Rettung

Einen eher ungewöhnlichen Einsatz hatten die Einsatzkräfte am Morgen des 17. Juni bei einem Anwesen bei Hocha zu bewältigen: Ein Pferd war mit den Hinterläufen in einen Schacht gestürzt und konnte sich nicht mehr selbst befreien. In einer aufwändigen Rettungsaktion konnte das Pferd aber nach gut einer Stunde aus dieser misslichen Lage befreit werden.

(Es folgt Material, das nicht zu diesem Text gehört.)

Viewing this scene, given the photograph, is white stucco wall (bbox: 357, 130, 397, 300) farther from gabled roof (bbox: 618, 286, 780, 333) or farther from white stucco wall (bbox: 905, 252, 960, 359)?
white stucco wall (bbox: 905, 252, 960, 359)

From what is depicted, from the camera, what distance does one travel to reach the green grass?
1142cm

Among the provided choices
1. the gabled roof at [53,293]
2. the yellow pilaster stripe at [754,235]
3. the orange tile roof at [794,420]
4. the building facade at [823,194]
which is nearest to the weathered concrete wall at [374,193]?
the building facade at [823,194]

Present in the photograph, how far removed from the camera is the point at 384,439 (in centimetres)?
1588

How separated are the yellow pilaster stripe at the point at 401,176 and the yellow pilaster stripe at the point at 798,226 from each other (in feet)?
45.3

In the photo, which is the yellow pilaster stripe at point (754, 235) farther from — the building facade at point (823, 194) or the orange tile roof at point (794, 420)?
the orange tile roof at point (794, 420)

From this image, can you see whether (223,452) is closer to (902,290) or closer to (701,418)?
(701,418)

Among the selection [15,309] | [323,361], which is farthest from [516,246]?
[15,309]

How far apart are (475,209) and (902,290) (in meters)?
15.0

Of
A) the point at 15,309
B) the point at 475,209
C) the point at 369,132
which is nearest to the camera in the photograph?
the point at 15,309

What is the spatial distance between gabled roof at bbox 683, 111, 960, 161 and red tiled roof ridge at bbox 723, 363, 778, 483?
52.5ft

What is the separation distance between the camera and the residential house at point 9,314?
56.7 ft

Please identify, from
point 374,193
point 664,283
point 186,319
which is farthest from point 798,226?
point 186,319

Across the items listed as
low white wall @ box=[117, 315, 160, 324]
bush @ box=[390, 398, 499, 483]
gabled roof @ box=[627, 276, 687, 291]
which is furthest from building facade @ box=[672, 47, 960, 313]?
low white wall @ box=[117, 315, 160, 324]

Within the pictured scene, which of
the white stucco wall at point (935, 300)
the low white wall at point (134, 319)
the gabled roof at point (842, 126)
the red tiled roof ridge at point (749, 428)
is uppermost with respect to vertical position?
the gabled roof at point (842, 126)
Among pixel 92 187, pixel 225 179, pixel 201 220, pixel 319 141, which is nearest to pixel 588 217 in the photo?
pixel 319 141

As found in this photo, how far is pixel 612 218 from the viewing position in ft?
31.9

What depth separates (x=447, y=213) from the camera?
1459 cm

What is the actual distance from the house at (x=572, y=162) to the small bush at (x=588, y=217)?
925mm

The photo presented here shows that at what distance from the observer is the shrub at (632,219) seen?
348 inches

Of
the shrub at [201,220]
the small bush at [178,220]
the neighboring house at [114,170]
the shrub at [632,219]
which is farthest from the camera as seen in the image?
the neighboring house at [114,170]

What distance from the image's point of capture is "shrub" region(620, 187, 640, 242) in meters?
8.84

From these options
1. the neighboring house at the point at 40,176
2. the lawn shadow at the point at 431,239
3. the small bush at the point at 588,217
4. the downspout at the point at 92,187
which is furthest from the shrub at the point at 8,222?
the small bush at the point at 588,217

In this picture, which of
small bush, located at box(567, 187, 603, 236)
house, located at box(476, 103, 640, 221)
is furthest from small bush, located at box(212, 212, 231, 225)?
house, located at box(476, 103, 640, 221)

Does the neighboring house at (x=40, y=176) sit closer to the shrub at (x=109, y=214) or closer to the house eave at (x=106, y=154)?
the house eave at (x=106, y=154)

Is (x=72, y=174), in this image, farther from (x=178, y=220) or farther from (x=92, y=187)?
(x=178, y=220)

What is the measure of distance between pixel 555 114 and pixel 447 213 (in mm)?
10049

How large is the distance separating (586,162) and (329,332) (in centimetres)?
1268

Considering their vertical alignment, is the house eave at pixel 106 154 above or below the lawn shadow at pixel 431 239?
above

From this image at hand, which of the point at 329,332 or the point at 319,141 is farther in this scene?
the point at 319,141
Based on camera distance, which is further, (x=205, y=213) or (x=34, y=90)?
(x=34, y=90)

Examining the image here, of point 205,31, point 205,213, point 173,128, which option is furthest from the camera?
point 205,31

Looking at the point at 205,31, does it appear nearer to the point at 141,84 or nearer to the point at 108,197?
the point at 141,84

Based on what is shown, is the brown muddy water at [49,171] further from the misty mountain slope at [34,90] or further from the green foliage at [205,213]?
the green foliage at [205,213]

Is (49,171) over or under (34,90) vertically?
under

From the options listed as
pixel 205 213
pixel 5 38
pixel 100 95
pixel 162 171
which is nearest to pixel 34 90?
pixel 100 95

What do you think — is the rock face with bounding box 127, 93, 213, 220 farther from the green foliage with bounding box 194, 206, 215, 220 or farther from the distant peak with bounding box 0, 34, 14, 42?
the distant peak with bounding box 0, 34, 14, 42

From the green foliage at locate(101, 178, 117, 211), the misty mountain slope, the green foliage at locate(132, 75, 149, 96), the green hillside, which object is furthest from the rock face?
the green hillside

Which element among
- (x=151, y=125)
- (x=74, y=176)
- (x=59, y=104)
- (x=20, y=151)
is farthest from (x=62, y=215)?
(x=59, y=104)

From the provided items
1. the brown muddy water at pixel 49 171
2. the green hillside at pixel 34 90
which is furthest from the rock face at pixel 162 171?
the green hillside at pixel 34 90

Die Eigentümer hatten zunächst noch selbst versucht, dem Pferd aus dem Schacht zu helfen, was jedoch misslang. Schließlich alarmierte die Integrierte Leitstelle Regensburg um kurz nach 8 Uhr die Feuerwehren Hocha, Untergrafenried und Waldmünchen zusammen mit KBM Andreas Bierl zur Einsatzstelle. Ebenfalls hinzugezogen wurde eine spezielle Dispo-Gruppe der Feuerwehr Cham für die Rettung von Großtieren.

Rettung

Vor Ort mussten die Einsatzkräfte (Polizei) feststellen, dass das 27-jährige Pferd mit den Hinterläufen gut 1,50 Meter tief in einem engen Schacht feststeckte, die Vorderläufe aber nicht im Schacht waren. Bis zum Eintreffen der Feuerwehr Cham wurde das Pferd zunächst gesichert und beruhigt. Es bestand auch die Gefahr, dass das Pferd ganz in den Schacht rutscht. Schließlich konnte auch eine Tierärztin erreicht werden, welche dann dafür sorgte, dass das Pferd ruhiggestellt wurde.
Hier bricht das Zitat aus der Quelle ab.